Polar ocean 'soaking up less CO2'
By Paul Rincon
Science reporter, BBC New
One of Earth's most important absorbers of carbon dioxide (CO2) is failing to soak up as much of the greenhouse gas as it was expected to, scientists say. The decline of Antarctica's Southern Ocean carbon "sink" - or reservoir - means that atmospheric CO2 levels may be higher in future than predicted.
These carbon sinks are vital as they mop up excess CO2 from the atmosphere, slowing down global warming. The study, by an international team, is published in the journal Science. This effect had been predicted by climate scientists, and is taken into account - to some extent - by climate models. But it appears to be happening 40 years ahead of schedule.

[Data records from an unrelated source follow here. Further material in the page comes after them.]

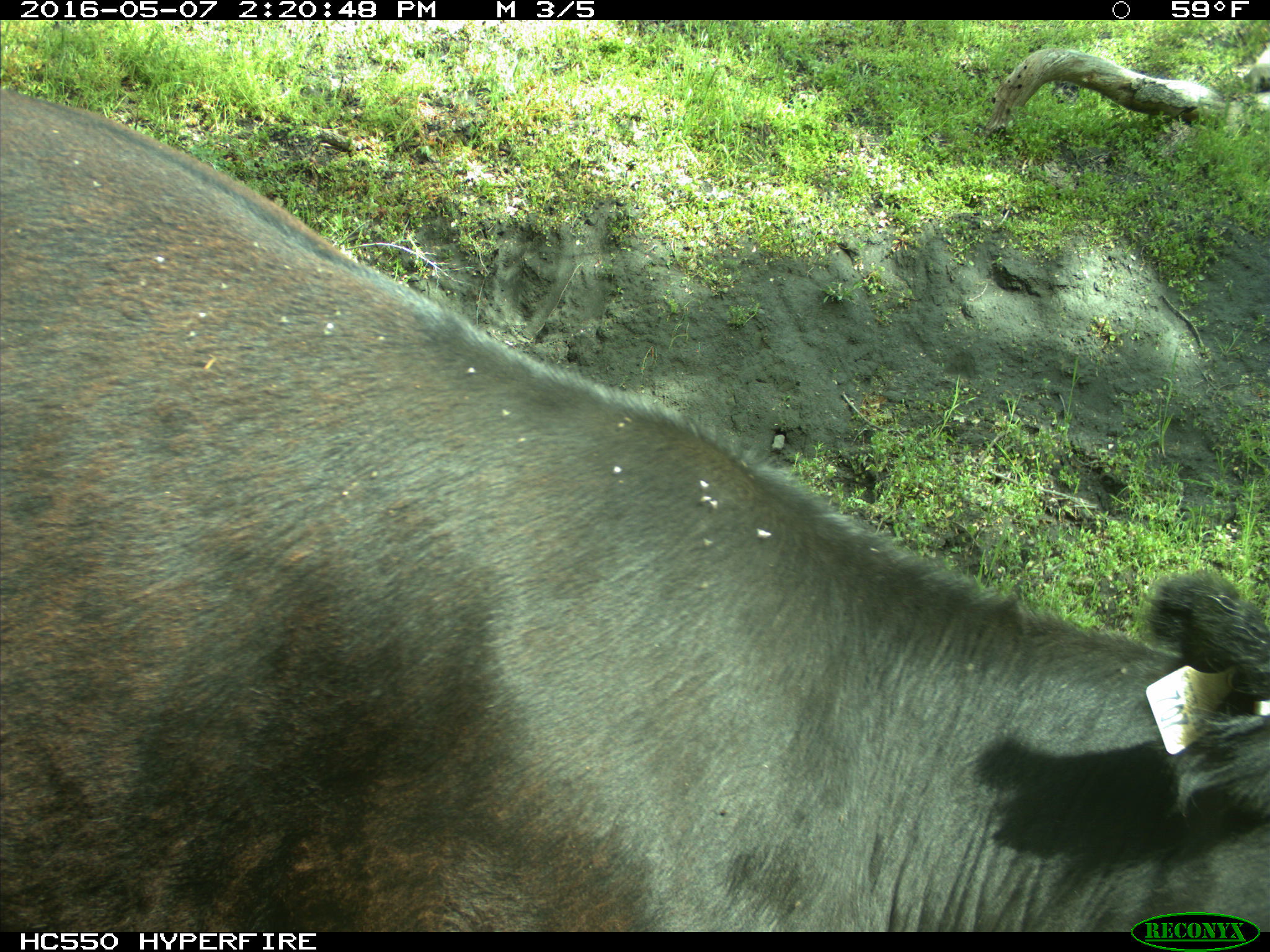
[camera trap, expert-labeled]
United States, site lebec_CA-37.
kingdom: Animalia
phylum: Chordata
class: Mammalia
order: Artiodactyla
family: Bovidae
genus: Bos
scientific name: Bos taurus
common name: domestic cow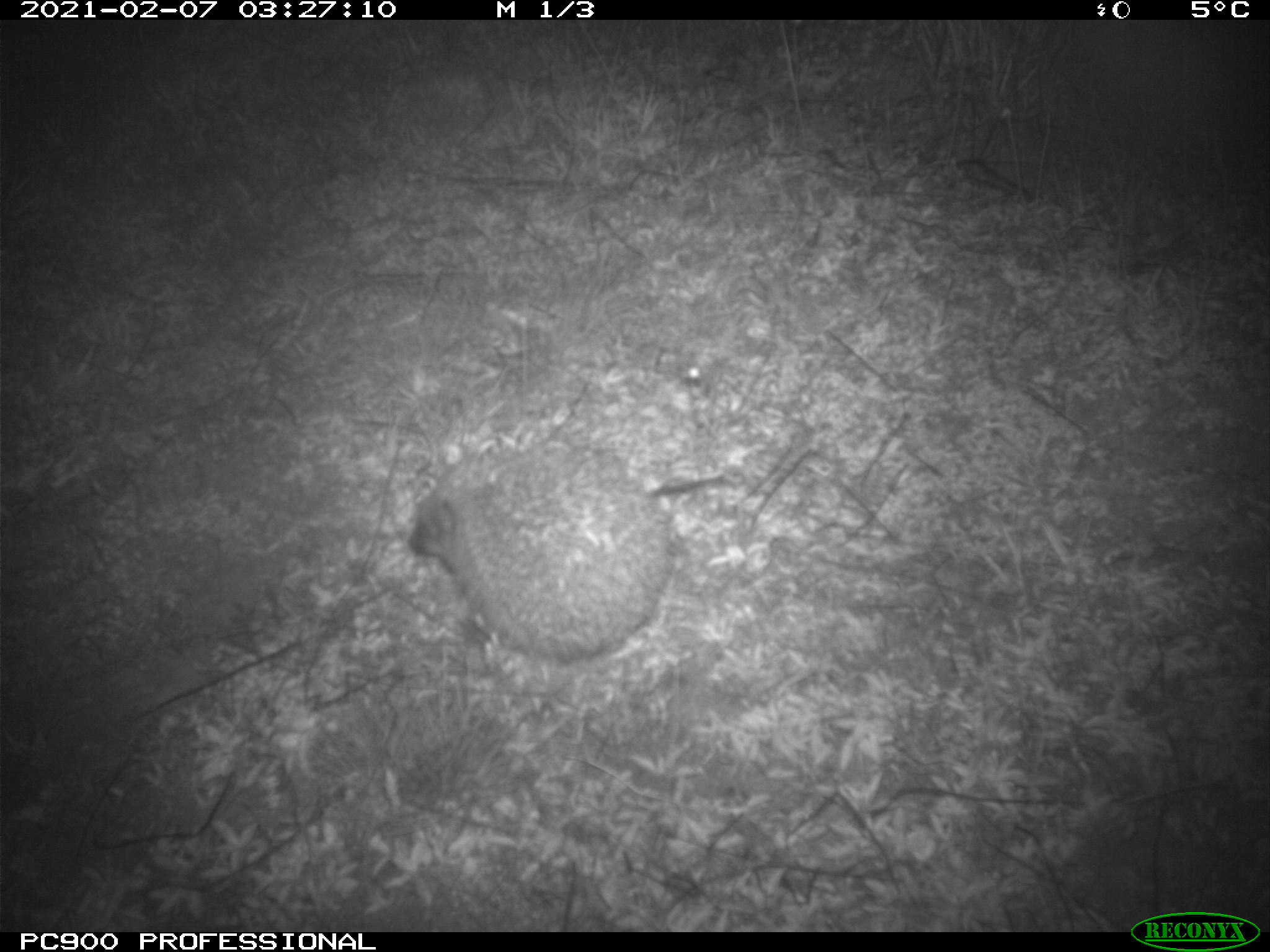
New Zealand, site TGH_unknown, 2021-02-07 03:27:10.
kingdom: Animalia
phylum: Chordata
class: Mammalia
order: Eulipotyphla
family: Erinaceidae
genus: Erinaceus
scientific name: Erinaceus europaeus europaeus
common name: european hedgehog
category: hedgehog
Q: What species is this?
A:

The data will help refine models of the Earth's climate, including those upon which the predictions of the Intergovernmental Panel on Climate Change (IPCC) are based.
Of all the CO2 emitted into the atmosphere, only half of it stays there; the rest goes into carbon sinks. There are two major natural carbon sinks: the oceans and the land "biosphere". They are equivalent in size, each absorbing a quarter of all CO2 emissions. The Southern Ocean is thought to account for about 15% of all carbon sinks.
It was assumed that, as human activities released more CO2 into the atmosphere, ocean sinks would keep pace, absorbing a comparable percentage of this greenhouse gas.
The breakdown in efficiency of these sinks was an expected outcome, but not until the second half of the 21st Century. Lead researcher Corinne Le Quere and colleagues collected atmospheric CO2 data from 11 stations in the Southern Ocean and 40 stations across the globe.
Measurements of atmospheric CO2 allowed them to infer how much carbon dioxide was taken up by sinks. The team was then able to see how efficient they were in comparison to one another at absorbing CO2."